Teachers, tired from a long and full day of teaching/wrestling with children, filed into an auditorium for the "wonderful opportunity" of hearing me speak for about an hour and a half on the topic of formative assessment.  

The topic of grading came up - as it always does when talking about assessment - and a teacher asked a question about how she could get students to do work if grades weren't used as compensation.  It's hard to answer that question very completely in a short workshop, and frankly that really wasn't the point of the workshop.  The workshop's focus was on using assessment as a learning tool.  Grading is a related topic, though.

I invited the questioner to email me so that we could have a more detailed discussion.  She did just that.  Here was her email:

I don't feel like you really answered my friend's question about what to do with students who habitually turn in work late or not at all, if grades can't be used for enforcement.  You said you had lots of solutions for that, and I'd love to hear them. I follow you that grades should reflect learning, UNTIL you say that we can't deduct points for work not submitted. I don't have any idea how I'd get them to ever complete work at all if that were the case.  You mentioned using a day to make the slackers catch up while the rest of the class did something else.  If I started that, I will guarantee you that the kids would very quickly learn that there would be such a day, and NO ONE would complete work until the "catch-up day."  That's also not to mention the mountain of work that would create for the teacher, who would have to constantly grade make-up work.  Would love to hear your thoughts on the matter.

■ Data:
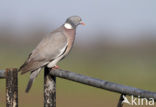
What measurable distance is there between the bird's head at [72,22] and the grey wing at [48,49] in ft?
0.88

■ Your objective: Carry the grading passage forward, starting right after the last sentence of the teacher's email. The material comes from a separate source and has no connection to the grading passage.

■ The answer:
This - or something like it - is a commonly asked question by teachers as they begin to explore the ramifications of formative assessment practices.  Below, in bold, is my response.  It's rather lengthy, but it's hard to answer a question like this in a few words.  

I'd love any feedback.  Got any ideas for things I should have added?

Dear ___________________,

 
Thanks for following up with an email.  While I don't pretend I can answer every question someone might have, I hate the thought of knowingly leaving people a little lost.
 
If, after reading this response, you'd like to talk more and in greater detail, let's have a phone conversation.  My number is 540-389-2610.  We could definitely schedule a time to talk.  I have given your email some thought and have embedded my replies in bold within it.
I don't feel like you really answered my friend's question about what to do with students who habitually turn in work late or not at all, if grades can't be used for enforcement.  You said you had lots of solutions for that, and I'd love to hear them.
I'm not sure if I said I had "solutions" for handling late work or not doing work.  That would ultimately involve solving some of the deeper problems of humanity :)  But I can suggest ways one can go about structuring a class to make sure that the grade represents learning even if students don't do all the assignments we ask them to do.  For more ideas, though, I would suggest reading The Power of ICU.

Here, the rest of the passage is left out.